Personal Computer News


American Football

Author: Ian Scales
Publisher: Softstone
Machine: Spectrum 48K

 
Published in Personal Computer News #083

AMERICAN FOOTBALL

After you've finished watching American Football on Channel 4, you can flick round to channel 36 on your Spectrums (and soon, I understand, your Commodore 64s) and play the game yourself, minus the bruises.

There are probably two ways to design a game based on the Gridiron. One I played years ago on a Tandy (of course) required you to take direct charge of one of the players with a joystick. As soon as the whistle went the screen was a mad blur of stick men running in all directions.
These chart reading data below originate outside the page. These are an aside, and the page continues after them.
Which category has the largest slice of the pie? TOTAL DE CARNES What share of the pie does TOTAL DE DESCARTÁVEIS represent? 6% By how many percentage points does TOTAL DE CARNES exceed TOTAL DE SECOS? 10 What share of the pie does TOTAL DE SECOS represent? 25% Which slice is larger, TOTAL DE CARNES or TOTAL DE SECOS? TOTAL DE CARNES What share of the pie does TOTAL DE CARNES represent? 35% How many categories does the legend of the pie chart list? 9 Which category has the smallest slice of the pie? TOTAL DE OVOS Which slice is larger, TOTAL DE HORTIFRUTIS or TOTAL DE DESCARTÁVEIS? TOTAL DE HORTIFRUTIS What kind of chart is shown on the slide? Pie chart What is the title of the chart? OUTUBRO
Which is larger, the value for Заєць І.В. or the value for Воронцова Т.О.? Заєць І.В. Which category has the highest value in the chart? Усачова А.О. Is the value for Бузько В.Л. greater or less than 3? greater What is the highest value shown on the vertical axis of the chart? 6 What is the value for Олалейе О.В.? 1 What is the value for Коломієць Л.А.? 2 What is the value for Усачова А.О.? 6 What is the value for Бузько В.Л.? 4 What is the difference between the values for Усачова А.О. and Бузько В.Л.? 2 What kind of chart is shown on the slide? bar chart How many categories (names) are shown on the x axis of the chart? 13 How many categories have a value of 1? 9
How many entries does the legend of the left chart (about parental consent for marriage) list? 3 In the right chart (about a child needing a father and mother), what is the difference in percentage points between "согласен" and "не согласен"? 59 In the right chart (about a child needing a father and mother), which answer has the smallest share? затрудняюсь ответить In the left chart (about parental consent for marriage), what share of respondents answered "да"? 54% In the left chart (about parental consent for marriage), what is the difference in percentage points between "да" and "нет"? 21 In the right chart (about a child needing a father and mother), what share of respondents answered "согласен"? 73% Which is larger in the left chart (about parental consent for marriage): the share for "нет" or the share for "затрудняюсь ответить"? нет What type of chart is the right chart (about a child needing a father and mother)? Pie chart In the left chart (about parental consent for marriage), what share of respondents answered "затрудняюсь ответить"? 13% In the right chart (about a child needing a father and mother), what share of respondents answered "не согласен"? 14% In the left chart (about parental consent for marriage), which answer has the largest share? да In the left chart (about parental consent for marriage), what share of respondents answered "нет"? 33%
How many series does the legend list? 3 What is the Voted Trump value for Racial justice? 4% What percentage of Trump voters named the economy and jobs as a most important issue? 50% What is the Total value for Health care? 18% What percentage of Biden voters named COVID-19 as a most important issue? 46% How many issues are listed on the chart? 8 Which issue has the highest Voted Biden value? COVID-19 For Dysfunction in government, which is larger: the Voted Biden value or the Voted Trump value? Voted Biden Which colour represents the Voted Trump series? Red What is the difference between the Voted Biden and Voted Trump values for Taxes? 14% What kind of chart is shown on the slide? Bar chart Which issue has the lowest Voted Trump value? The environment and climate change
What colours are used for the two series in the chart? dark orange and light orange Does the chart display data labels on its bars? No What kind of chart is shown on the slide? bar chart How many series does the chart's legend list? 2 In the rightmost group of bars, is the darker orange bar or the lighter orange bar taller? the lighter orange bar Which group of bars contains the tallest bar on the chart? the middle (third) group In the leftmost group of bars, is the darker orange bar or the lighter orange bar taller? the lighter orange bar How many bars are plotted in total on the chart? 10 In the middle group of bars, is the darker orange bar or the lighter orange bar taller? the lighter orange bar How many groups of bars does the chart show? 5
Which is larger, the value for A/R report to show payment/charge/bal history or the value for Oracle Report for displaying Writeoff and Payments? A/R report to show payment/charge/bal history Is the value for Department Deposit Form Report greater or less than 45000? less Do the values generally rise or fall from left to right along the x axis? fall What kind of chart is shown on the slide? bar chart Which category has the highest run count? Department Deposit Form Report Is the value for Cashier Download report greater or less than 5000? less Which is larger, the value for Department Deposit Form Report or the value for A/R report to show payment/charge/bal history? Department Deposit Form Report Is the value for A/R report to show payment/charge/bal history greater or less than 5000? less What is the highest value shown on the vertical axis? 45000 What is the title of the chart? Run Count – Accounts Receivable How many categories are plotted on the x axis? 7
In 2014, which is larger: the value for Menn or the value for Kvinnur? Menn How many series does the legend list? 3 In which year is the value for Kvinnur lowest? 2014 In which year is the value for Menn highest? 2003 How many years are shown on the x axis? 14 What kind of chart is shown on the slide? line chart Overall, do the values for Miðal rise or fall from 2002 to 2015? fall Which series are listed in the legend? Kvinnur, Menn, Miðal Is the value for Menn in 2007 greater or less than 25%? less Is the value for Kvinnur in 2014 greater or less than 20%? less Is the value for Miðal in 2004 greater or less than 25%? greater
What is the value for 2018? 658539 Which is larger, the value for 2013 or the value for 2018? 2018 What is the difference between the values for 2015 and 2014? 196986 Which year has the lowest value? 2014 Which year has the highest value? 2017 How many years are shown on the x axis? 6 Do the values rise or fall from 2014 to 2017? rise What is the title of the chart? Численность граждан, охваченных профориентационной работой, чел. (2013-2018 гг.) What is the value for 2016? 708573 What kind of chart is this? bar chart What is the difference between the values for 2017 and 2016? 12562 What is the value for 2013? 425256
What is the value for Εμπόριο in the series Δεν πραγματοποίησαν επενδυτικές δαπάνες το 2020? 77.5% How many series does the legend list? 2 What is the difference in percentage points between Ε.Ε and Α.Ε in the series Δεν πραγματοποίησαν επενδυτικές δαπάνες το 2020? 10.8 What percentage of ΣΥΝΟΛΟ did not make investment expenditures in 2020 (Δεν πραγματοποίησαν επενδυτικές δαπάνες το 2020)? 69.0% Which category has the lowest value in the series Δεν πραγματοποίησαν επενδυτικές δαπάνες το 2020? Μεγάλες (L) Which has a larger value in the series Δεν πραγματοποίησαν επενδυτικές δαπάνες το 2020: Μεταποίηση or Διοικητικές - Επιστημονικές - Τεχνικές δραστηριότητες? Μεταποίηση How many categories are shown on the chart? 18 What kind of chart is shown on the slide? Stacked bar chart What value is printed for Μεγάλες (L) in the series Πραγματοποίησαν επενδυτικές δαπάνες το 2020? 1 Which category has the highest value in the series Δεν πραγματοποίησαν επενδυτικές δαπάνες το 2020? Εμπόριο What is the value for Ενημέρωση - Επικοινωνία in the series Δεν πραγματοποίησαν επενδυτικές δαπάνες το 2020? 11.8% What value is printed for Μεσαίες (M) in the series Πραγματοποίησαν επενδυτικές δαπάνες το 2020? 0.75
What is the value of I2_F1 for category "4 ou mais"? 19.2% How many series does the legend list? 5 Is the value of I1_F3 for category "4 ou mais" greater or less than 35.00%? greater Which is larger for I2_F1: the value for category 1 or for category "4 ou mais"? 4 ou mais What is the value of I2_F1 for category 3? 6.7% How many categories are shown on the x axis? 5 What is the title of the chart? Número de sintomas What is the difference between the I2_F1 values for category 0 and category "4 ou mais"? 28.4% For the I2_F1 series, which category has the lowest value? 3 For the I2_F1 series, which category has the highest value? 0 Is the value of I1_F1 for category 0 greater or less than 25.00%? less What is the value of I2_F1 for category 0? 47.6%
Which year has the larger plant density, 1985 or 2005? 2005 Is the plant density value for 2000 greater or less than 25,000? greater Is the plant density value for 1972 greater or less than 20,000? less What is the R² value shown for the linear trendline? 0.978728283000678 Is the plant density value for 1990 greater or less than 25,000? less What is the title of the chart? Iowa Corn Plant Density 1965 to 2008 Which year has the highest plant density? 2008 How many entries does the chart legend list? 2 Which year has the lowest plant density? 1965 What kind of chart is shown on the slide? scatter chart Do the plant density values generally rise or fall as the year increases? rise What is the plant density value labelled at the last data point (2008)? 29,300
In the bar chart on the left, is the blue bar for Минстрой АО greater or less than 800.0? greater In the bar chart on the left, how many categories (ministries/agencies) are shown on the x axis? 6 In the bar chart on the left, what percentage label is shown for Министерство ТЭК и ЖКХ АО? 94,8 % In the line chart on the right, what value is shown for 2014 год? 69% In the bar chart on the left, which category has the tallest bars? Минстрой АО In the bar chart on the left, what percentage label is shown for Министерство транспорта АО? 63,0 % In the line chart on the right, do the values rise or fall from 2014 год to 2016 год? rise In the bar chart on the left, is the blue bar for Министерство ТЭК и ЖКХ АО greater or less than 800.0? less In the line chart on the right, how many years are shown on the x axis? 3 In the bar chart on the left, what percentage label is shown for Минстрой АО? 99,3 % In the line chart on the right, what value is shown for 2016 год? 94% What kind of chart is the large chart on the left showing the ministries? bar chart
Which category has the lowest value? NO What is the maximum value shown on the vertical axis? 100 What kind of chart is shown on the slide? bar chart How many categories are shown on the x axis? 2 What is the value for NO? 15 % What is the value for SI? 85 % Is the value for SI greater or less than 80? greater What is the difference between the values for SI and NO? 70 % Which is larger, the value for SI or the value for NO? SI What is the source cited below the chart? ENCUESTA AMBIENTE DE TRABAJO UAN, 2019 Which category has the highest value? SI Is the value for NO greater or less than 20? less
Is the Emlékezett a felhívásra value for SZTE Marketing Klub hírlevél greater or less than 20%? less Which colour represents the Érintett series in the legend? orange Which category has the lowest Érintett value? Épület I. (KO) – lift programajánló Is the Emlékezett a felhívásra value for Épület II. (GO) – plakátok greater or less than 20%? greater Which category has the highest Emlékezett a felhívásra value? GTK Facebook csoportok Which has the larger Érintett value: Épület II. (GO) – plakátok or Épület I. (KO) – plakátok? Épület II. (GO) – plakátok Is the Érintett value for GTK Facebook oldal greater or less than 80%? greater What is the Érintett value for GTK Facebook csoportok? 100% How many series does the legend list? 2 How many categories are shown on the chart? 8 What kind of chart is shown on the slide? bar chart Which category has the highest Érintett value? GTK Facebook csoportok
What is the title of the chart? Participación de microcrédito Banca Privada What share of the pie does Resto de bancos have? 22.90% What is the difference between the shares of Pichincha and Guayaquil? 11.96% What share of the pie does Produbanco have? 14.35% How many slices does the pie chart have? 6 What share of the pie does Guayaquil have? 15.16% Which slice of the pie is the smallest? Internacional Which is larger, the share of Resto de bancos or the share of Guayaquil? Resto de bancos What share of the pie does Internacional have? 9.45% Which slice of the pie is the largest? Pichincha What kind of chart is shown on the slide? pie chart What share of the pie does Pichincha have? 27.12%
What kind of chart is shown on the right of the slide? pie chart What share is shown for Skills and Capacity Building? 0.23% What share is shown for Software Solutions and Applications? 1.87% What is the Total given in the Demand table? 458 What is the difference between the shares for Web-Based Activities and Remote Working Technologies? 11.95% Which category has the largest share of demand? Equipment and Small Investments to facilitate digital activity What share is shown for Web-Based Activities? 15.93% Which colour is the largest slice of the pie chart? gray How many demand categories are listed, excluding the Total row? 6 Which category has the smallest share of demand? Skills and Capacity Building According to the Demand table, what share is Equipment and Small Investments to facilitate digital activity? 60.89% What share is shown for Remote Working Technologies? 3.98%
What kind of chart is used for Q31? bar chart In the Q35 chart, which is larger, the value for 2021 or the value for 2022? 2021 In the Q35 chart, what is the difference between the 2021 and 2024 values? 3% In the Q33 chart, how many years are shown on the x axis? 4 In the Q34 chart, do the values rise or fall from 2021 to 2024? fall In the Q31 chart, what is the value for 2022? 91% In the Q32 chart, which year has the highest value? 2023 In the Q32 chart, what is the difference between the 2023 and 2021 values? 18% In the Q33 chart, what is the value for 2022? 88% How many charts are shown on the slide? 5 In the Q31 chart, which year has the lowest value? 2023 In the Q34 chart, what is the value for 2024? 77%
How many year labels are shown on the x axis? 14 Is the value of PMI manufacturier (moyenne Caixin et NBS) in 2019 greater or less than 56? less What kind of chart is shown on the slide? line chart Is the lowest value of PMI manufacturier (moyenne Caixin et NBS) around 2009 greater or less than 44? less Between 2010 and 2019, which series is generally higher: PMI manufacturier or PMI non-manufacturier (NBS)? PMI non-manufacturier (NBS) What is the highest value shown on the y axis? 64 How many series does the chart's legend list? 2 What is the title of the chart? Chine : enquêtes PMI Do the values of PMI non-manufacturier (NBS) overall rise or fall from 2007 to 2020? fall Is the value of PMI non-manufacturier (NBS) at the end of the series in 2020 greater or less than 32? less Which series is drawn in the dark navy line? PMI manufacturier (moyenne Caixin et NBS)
Those primitive days are over - technology forges on. American Football from Argus Software casts the player as coach. Your job is to choose the offensive or defensive 'play' most likely to succeed under the prevailing circumstances of the game. Once you've issued instructions, your team of minions gets on with it.

American Football

The outcome seems to hinge on a combination of mostly luck and a little good judgment. You obviously don't know which play your opponent is going to choose and there seems to be a random element built in so the outcomes of identical offensive/defensive plays don't produce predictable results.

I imagine much careful coding has gone into this. The screen action is very good - all the little figures do a remarkable job of running about at the same time. Argus has thankfully provided a fairly comprehensive rules and strategy guide as a primer to the finer points of the game. It's not exactly action-packed, as you spend a fair bit of time just sitting there waiting for your team to take up positions. But I suppose you could always resort to hot dogs and popcorn to fill in the odd moments, just as you would at a real match.

American Football is well designed with a nice HELP facility and a scoreboard. It would have been a good touch to include those inane little phrases of organ music that come over the speakers at the real thing, but there you go.